● **EXTRACT**
- - - -

Microformateers is a single Twitter account, shared between a number of individual contributors. They monitor Twitter searches for mentions of microformats and related terms, and respond directly and publicly to people's lazy-web questions, ideally within 140 characters. Where longer code examples are required, code snippets areposted to gist.

Who are the microformateers?

Because of the mechanics of Twitter (a single account, shared with a single password) it is not possible for the Microformateers account to be open to all. The following agents are currently ‘on duty’:

Frances Berriman (^FB)


Tantek Çelik (^T)


Matthias Pfefferle (^MP)


Response Process

  • Microformateers is a single Twitter identity shared between an appropriate number of trusted individuals
  • When you have a free moment or the mood takes you, monitor searches for microformats terms (there's one saved in the account already)

- - - -

● **ITEMS**
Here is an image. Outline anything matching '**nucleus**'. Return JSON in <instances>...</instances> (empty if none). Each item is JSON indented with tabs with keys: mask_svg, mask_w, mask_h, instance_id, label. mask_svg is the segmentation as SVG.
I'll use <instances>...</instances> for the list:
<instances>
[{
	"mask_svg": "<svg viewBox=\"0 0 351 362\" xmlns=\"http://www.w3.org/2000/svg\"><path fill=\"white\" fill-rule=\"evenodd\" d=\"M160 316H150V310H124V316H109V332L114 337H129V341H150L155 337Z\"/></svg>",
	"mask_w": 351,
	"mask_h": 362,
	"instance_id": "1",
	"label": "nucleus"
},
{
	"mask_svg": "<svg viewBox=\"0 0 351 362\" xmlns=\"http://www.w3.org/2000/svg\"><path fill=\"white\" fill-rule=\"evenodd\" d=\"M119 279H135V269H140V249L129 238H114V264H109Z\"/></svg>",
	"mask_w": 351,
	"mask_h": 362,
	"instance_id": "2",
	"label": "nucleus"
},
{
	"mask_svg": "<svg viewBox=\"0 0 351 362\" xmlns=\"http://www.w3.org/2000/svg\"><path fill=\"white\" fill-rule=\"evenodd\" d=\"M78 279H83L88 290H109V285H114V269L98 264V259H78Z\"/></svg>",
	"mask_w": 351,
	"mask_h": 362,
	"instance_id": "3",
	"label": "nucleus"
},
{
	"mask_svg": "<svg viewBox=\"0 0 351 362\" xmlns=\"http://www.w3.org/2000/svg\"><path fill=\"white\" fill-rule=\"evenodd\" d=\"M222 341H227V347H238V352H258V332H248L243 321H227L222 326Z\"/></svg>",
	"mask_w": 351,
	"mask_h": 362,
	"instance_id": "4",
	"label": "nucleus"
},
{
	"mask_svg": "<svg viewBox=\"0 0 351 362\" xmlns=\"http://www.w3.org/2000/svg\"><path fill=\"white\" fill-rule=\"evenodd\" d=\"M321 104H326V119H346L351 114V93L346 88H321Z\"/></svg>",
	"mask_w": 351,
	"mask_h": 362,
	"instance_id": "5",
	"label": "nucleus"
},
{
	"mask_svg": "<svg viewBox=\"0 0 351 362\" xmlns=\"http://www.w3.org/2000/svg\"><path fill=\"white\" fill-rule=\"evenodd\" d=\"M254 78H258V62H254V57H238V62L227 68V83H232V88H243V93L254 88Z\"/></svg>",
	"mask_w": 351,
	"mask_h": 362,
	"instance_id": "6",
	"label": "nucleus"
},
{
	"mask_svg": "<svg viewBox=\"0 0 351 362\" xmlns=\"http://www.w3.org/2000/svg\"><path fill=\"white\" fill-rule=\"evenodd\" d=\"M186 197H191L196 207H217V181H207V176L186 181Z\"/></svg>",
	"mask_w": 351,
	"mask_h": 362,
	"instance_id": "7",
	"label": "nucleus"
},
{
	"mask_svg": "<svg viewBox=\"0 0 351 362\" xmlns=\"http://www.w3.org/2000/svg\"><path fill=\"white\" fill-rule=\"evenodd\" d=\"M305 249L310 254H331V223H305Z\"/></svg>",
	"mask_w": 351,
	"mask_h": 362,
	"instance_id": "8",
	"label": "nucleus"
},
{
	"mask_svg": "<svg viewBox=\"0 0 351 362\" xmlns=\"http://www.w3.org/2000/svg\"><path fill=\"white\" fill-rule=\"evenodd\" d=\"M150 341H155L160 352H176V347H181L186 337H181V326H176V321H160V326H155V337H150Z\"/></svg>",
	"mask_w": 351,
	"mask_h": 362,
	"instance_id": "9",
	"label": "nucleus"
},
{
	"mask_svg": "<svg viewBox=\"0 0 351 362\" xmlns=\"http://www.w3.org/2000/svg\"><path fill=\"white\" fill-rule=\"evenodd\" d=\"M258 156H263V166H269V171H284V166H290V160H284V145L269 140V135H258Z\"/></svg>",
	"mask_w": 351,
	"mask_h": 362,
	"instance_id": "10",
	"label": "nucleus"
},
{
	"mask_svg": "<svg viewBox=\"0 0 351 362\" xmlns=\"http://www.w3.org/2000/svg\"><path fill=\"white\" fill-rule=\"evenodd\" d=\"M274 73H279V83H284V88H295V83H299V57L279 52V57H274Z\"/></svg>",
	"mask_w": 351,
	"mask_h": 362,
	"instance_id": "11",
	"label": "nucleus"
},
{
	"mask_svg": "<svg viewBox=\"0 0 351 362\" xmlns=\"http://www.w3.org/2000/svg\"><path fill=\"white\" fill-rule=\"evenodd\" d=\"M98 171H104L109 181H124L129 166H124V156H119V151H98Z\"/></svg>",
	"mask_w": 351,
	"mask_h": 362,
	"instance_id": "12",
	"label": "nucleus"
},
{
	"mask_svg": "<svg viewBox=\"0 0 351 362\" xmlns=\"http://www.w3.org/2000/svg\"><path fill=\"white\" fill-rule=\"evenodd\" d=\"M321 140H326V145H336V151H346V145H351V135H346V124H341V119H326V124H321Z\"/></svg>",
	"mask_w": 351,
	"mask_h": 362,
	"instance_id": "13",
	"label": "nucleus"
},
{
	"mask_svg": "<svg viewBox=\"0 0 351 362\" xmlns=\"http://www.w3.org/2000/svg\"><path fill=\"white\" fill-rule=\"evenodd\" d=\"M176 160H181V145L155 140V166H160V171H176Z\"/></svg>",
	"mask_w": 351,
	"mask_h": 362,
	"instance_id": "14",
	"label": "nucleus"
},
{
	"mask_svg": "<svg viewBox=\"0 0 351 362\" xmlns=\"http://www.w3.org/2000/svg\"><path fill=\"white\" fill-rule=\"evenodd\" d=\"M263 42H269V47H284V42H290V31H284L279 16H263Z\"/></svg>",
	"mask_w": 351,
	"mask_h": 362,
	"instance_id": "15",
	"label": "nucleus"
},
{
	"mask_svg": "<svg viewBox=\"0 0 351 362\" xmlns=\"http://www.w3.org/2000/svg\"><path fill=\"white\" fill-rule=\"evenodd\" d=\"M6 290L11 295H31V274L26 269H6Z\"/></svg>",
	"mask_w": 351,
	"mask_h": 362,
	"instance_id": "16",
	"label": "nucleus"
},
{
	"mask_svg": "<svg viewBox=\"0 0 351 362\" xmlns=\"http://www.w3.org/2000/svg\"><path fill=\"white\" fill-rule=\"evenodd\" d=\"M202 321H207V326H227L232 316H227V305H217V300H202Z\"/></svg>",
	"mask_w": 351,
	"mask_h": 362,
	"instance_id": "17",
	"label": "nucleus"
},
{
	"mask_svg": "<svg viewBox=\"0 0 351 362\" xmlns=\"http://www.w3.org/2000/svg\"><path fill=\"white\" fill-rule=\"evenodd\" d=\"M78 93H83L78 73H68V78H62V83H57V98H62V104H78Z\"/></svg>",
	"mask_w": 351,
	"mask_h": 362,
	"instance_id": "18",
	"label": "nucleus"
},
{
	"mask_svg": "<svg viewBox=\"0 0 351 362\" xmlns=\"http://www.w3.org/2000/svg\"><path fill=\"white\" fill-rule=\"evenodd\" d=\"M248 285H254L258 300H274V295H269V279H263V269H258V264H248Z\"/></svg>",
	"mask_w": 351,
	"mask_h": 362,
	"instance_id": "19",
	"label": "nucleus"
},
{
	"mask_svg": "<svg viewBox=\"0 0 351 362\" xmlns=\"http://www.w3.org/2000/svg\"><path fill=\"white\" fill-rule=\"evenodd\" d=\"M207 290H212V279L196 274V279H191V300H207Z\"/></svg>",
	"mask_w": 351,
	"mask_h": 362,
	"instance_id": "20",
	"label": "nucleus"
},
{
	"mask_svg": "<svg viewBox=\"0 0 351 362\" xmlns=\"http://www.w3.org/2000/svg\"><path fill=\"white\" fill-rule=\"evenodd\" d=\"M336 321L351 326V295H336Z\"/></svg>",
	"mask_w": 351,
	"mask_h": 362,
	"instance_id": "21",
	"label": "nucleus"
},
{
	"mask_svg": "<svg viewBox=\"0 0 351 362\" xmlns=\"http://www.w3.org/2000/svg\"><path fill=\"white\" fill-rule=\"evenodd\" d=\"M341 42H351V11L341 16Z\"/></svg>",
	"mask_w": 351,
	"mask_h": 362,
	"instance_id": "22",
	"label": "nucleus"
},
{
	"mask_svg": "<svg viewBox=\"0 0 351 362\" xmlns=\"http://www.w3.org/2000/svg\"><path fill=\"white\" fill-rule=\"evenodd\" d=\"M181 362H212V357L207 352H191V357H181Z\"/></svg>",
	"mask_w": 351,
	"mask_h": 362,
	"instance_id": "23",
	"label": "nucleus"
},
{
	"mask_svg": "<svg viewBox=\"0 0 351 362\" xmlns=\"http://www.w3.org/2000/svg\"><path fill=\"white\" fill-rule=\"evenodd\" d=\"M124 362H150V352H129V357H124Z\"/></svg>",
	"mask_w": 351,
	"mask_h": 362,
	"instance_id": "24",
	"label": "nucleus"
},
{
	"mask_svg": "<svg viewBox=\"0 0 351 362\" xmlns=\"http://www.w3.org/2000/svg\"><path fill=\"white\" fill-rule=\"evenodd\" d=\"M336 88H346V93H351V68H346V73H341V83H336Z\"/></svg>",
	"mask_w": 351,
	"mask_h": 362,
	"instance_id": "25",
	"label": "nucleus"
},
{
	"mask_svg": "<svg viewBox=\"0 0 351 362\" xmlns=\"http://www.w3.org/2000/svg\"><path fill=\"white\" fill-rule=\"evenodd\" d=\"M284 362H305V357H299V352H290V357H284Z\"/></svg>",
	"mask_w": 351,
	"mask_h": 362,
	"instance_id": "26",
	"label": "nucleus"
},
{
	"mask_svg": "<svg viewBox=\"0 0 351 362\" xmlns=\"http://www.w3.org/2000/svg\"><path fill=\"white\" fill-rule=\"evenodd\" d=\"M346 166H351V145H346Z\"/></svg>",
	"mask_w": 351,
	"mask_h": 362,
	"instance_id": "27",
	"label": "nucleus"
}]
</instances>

- - - -

● **WRITTEN TASKS**
a) Decide whether each statement below agrees with the Microformateers page. Answer yes or no for each, and quote the words of the page that decide it.
(i) Anyone who wishes can take part in the Microformateers account.
(ii) Replies to people's questions should ideally fit within 140 characters.
(iii) The account already has a saved search for microformats terms.
b) From the Microformateers page, reproduce the passage that opens with the words containing "Because of the" and closes with "Frances Berriman (^FB)", with no changes.

● **EXERCISE SOLUTIONS**
a)
(i) No: "it is not possible for the Microformateers account to be open to all"
(ii) Yes: "respond directly and publicly to people's lazy-web questions, ideally within 140 characters"
(iii) Yes: "there's one saved in the account already"

b)
Because of the mechanics of Twitter (a single account, shared with a single password) it is not possible for the Microformateers account to be open to all. The following agents are currently ‘on duty’:

Frances Berriman (^FB)